Dieser Widerstand im Parlament hatte auch das Ziel, der Öffentlichkeit die Schwachstellen dieser Reform aufzuzeigen. Nach zehn Tagen heftiger Rededuelle und Abstimmungen war im Ratssaal des Palais Bourbon erst ein winziger Bruchteil dieser Einwände diskutiert worden. Noch im Verlauf der letzten Woche hatte der Premierminister erklärt, er wolle der Debatte trotz der „Obstruktion“ der Opposition Zeit gewähren, bevor er als letztes Mittel zum Artikel 49.3 greifen würde.
Philippe hat am Samstag die Gegner seiner Reform überrumpelt. Dieser in der Verfassung der Fünfte Republik vorgesehene politische Maulkorb für die Opposition gilt seit jeher als undemokratische „Holzhammermethode“. Normalerweise ist dies ein Werkzeug einer Regierung ohne solide Mehrheit und darum eher ein Zeichen der Schwäche.
Ausdruck eines autoritären Regierungsstils
Dass der Premierminister dieses letzte Mittel bereits jetzt einsetzt, ist mehr Ausdruck eines autoritären Regierungsstils oder auch das Eingeständnis, dass die Vorlage einer eingehenden Prüfung womöglich nicht standhalten würde. Für Philippe und viele Abgeordnete seiner Mehrheit, die über das Ende einer mühseligen Auseinandersetzung erleichtert sind, war diese für eine parlamentarische Demokratie normale Debatte anscheinend eine reine Zeitverschwendung.

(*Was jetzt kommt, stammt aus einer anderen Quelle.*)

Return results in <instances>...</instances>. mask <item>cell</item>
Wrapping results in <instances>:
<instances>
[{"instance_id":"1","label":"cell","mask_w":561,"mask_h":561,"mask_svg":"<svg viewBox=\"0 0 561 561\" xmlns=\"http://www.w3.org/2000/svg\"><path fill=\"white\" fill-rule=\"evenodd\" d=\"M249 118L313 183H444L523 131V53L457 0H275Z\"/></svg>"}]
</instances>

Entsprechend heftig fallen die Reaktionen der Opposition aus, die fast einstimmig von einem „Skandal“ sprechen. Die linken Fraktionen haben bereits einen gemeinsamen Misstrauensantrag gegen die Regierung angekündigt, die konservativen Abgeordneten von „Les Républicains“ wollen ihrerseits eine Vertrauensabstimmung beantragen.
Da die Reform des Rentensystems aber aus zwei Vorlagen besteht, betrifft das Vorgehen Philippes nur den wichtigeren der beiden Gesetzestexte, in dem es um die Rentenreform als solche geht. Die Debatte werde darum mit neuen Anträgen zur zweiten Vorlage fortgesetzt, hat der LFI-Vorsitzende Jean-Luc Mélenchon versprochen, der von „totalitären“ Tendenzen der Staatsführung spricht.

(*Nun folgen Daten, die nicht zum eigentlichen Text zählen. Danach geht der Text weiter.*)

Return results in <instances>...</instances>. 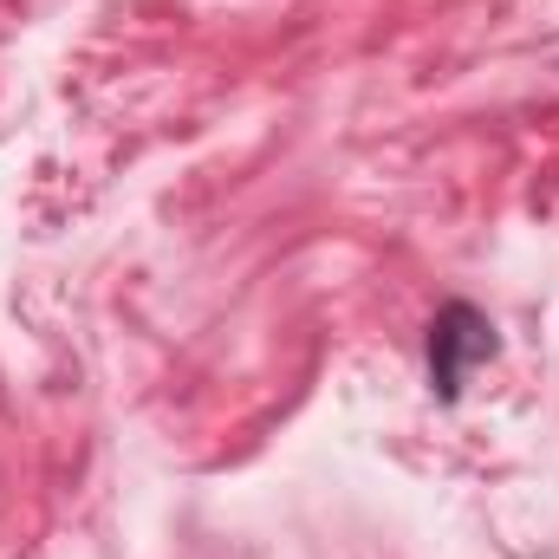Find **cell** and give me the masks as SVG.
Here are the masks:
<instances>
[{
  "label": "cell",
  "instance_id": "1",
  "mask_svg": "<svg viewBox=\"0 0 559 559\" xmlns=\"http://www.w3.org/2000/svg\"><path fill=\"white\" fill-rule=\"evenodd\" d=\"M488 352H495V325L475 306H462V299L442 306L429 319V384H436V397L455 404L462 384H468V365H481Z\"/></svg>",
  "mask_w": 559,
  "mask_h": 559
}]
</instances>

Ebenfalls äußerst aufgebracht über das Vorgehen der Exekutive sind die Gewerkschaften, die seit Monaten mit Streiks und Demonstrationen gegen die Reform zu Felde ziehen. Sie rufen bereits zu neuen Kundgebungen und Protestaktionen auf. Diese könnten allerdings im Rahmen der Präventionsmaßnahmen gegen das Corona-Virus von der Obrigkeit wie andere Großveranstaltungen schlicht untersagt werden.

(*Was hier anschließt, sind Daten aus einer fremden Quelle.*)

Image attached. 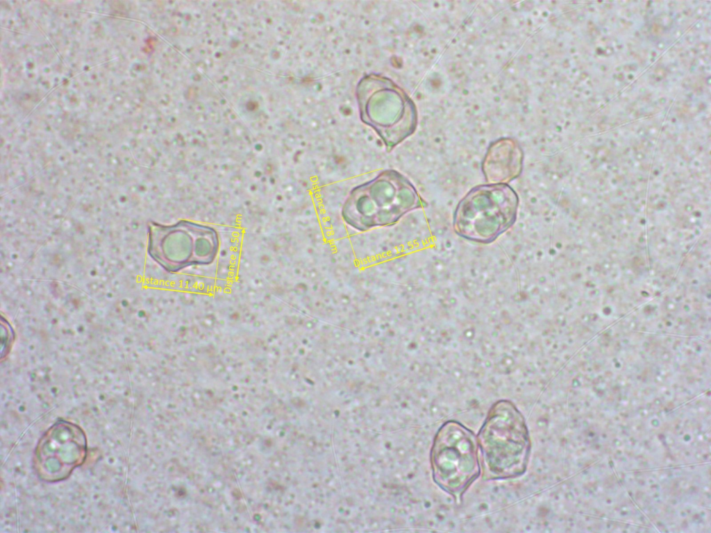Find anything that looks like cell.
I'll return each instance as SVG.
<instances>
[{
  "label": "cell",
  "instance_id": "6",
  "mask_svg": "<svg viewBox=\"0 0 711 533\" xmlns=\"http://www.w3.org/2000/svg\"><path fill=\"white\" fill-rule=\"evenodd\" d=\"M219 246L217 232L207 225L181 220L172 225L152 223L149 228V253L169 272L212 263Z\"/></svg>",
  "mask_w": 711,
  "mask_h": 533
},
{
  "label": "cell",
  "instance_id": "4",
  "mask_svg": "<svg viewBox=\"0 0 711 533\" xmlns=\"http://www.w3.org/2000/svg\"><path fill=\"white\" fill-rule=\"evenodd\" d=\"M360 119L391 150L412 135L417 126L416 106L409 96L386 77L370 74L356 88Z\"/></svg>",
  "mask_w": 711,
  "mask_h": 533
},
{
  "label": "cell",
  "instance_id": "3",
  "mask_svg": "<svg viewBox=\"0 0 711 533\" xmlns=\"http://www.w3.org/2000/svg\"><path fill=\"white\" fill-rule=\"evenodd\" d=\"M519 205V196L508 184L475 186L455 207L453 230L468 241L492 243L515 224Z\"/></svg>",
  "mask_w": 711,
  "mask_h": 533
},
{
  "label": "cell",
  "instance_id": "5",
  "mask_svg": "<svg viewBox=\"0 0 711 533\" xmlns=\"http://www.w3.org/2000/svg\"><path fill=\"white\" fill-rule=\"evenodd\" d=\"M433 479L458 503L480 474L477 437L460 422L447 421L437 430L430 450Z\"/></svg>",
  "mask_w": 711,
  "mask_h": 533
},
{
  "label": "cell",
  "instance_id": "2",
  "mask_svg": "<svg viewBox=\"0 0 711 533\" xmlns=\"http://www.w3.org/2000/svg\"><path fill=\"white\" fill-rule=\"evenodd\" d=\"M476 437L484 480L515 478L526 472L531 442L525 418L513 402L494 403Z\"/></svg>",
  "mask_w": 711,
  "mask_h": 533
},
{
  "label": "cell",
  "instance_id": "7",
  "mask_svg": "<svg viewBox=\"0 0 711 533\" xmlns=\"http://www.w3.org/2000/svg\"><path fill=\"white\" fill-rule=\"evenodd\" d=\"M87 439L78 425L60 420L40 437L34 452L37 476L46 482L67 479L87 457Z\"/></svg>",
  "mask_w": 711,
  "mask_h": 533
},
{
  "label": "cell",
  "instance_id": "8",
  "mask_svg": "<svg viewBox=\"0 0 711 533\" xmlns=\"http://www.w3.org/2000/svg\"><path fill=\"white\" fill-rule=\"evenodd\" d=\"M523 165L524 151L519 142L502 137L488 146L481 171L487 183L508 184L521 175Z\"/></svg>",
  "mask_w": 711,
  "mask_h": 533
},
{
  "label": "cell",
  "instance_id": "1",
  "mask_svg": "<svg viewBox=\"0 0 711 533\" xmlns=\"http://www.w3.org/2000/svg\"><path fill=\"white\" fill-rule=\"evenodd\" d=\"M426 206L405 176L395 169H385L351 189L341 214L347 225L365 232L392 226L406 214Z\"/></svg>",
  "mask_w": 711,
  "mask_h": 533
}]
</instances>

Es ist niemandem entgangen, dass der Premierminister die Beendigung der Parlamentsdebatte im Anschluss an eine Krisensitzung der Regierung zum Thema des Erregers Covid-19 mitgeteilt hat. Das hat seine Gegner erst recht schockiert. Der Regierungschef beeilte sich darum, noch am Abend auf dem ersten Fernsehkanal TF1 zu versichern, zwischen dem Griff zum 49.3 und dem Covid-19 bestehe „keinerlei Verbindung“.